The UX associated with self-driving cars raises several challenges. How do we integrate a sense of trust into the design of self-driving cars? What will/should that experience look like? How should users/pedestrians interact with self-driving cars? What is our role as a passenger?
I wonder as things like conversational UIs and more advanced AIs come into play in the future, what will be the threshold for people thinking devices are getting too personal or too overbearing (and I’m biased because I’m a person who does not want to be bothered by multiple streams of notifications and assistance and messages). I think as a result of that some apps could be created that help people manage their interactions with technology, which seems counter intuitive, and the data about them that’s out there in the world.
Becca I feel this so much even with Howdy.
I’d like to touch on: After the success(?) of Pokémon Go, what does the future hold for augmented reality?
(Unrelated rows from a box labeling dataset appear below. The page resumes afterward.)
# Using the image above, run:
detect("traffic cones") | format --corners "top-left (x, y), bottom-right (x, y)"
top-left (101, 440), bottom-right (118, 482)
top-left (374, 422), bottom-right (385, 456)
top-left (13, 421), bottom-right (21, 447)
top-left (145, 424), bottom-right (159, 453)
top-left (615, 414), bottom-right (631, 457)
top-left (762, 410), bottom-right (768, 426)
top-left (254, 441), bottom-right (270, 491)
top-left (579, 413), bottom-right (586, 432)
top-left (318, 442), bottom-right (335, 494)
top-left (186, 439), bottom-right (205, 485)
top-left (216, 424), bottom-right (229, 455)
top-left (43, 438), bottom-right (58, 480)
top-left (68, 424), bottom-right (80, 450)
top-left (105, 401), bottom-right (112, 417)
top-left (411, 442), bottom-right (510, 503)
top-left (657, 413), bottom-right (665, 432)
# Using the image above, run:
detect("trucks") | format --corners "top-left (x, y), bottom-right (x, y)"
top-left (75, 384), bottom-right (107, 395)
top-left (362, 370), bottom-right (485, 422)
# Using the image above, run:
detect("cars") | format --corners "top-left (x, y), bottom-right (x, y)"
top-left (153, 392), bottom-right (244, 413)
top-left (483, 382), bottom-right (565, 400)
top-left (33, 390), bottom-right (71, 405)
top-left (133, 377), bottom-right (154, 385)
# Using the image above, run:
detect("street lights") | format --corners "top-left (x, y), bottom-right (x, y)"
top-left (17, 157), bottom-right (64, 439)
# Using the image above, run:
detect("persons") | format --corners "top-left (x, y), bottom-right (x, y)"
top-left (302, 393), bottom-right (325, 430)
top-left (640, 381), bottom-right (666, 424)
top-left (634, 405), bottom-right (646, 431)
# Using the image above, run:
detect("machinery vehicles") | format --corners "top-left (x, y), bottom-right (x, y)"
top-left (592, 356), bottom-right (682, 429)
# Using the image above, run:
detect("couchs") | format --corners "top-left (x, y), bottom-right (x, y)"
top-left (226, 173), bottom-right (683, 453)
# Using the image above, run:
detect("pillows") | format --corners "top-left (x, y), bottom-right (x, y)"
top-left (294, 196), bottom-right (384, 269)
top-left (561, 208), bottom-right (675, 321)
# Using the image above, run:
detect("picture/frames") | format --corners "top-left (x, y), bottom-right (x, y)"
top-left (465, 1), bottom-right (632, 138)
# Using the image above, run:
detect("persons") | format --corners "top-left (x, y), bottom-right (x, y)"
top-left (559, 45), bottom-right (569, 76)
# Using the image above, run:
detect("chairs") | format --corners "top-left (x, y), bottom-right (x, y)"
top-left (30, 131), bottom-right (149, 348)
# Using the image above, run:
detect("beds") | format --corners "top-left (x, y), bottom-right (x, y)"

AR is still a technology seeking a valuable use. Games are just that — games. But the future of AR in 2017 is specific applications within business, manufacturing, and/or the enterprise. There are specific ways that people’s actual jobs can be made easier and more efficient, for example visually augmenting someone that monitors a plant floor. As AR starts to solve these problems in 2017 we’ll see greater usage and adoption
I echo @Mark’s sentiment about augmented reality.
- Look to companies aiming their investments into technology for the home that yields consumer data from that experience: Realtor.com uses augmented reality to help you find a new home
- Look to consumer products adding layers of AR to their services. Wayfair released AR with Lenovo that allows a virtual placement of furniture within one’s home.
- Look to increased use of augmented reality for empathetic law enforcement training. FBI’s report on Augmented reality: Police Augmented Reality Technology (pdf)
I’ve been using Headspace app recently which is a guided meditation app. I’m not sure if that categorizes as AR, but it can feel like it at times because it makes you feel in touch with the present world around you more than you might be if you were lost in your head. The effect of apps on mental health is an interesting topic for me.
That was a very fast hour in the conference room! We are full of ideas of what the future could hold in 2017 and personally, I am slightly surprised to see it was a pretty even mix of positive and negative.